Document excerpt:
····················
In January of this year, I reviewed Alicia Willis's 18th Century novel Grace Triumphant (see the original review at http://defendingthelegacy.blogspot.com/2017/01/review-of-grace-triumphant-by-alicia.html). I thoroughly enjoyed it when I read it, and as time has passed, I noticed yet another gem tucked inside the story.
The book follows three characters: Captain Russell Lawrence, cabin boy Jack Dunbar, and English aristocrat Elizabeth Grey. The narrative is told from the point of view of each of these three characters and the author does an excellent job of never allowing the characters to know each others' thoughts, though we as the readers can get inside the minds of all three. Jack Dunbar's story quickly links up with Russell Lawrence's, and their two points of view then focus on the same events: a pirate attack, for example, is seen by both.
····················
What you need to do: Copy everything in the book review from "In January of" down to "seen by both.". Draw only on the book review.

Information provided:
····················
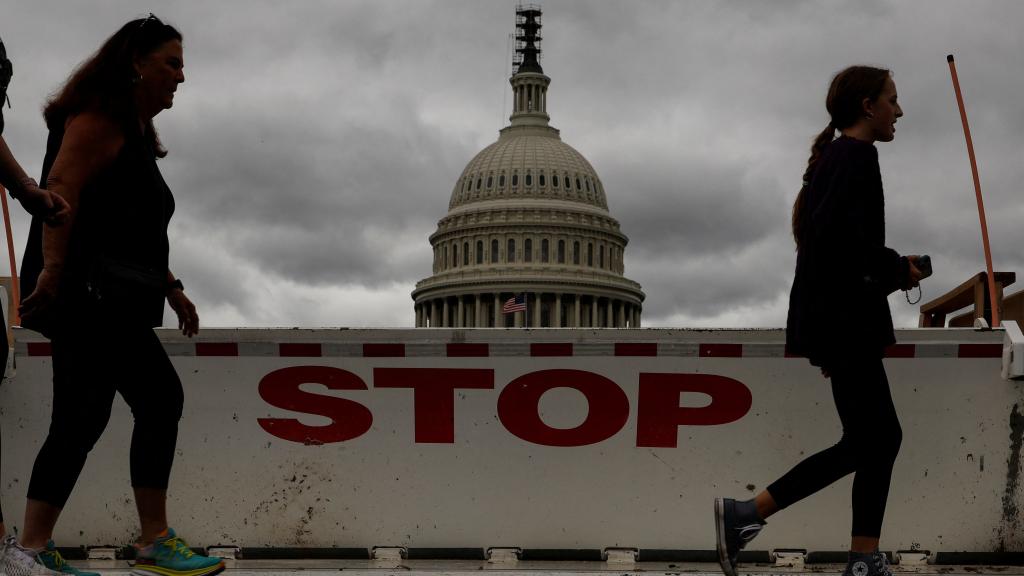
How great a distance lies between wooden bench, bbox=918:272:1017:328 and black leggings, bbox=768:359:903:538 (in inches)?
81.7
····················
Output for this task:
In January of this year, I reviewed Alicia Willis's 18th Century novel Grace Triumphant (see the original review at http://defendingthelegacy.blogspot.com/2017/01/review-of-grace-triumphant-by-alicia.html). I thoroughly enjoyed it when I read it, and as time has passed, I noticed yet another gem tucked inside the story.
The book follows three characters: Captain Russell Lawrence, cabin boy Jack Dunbar, and English aristocrat Elizabeth Grey. The narrative is told from the point of view of each of these three characters and the author does an excellent job of never allowing the characters to know each others' thoughts, though we as the readers can get inside the minds of all three. Jack Dunbar's story quickly links up with Russell Lawrence's, and their two points of view then focus on the same events: a pirate attack, for example, is seen by both.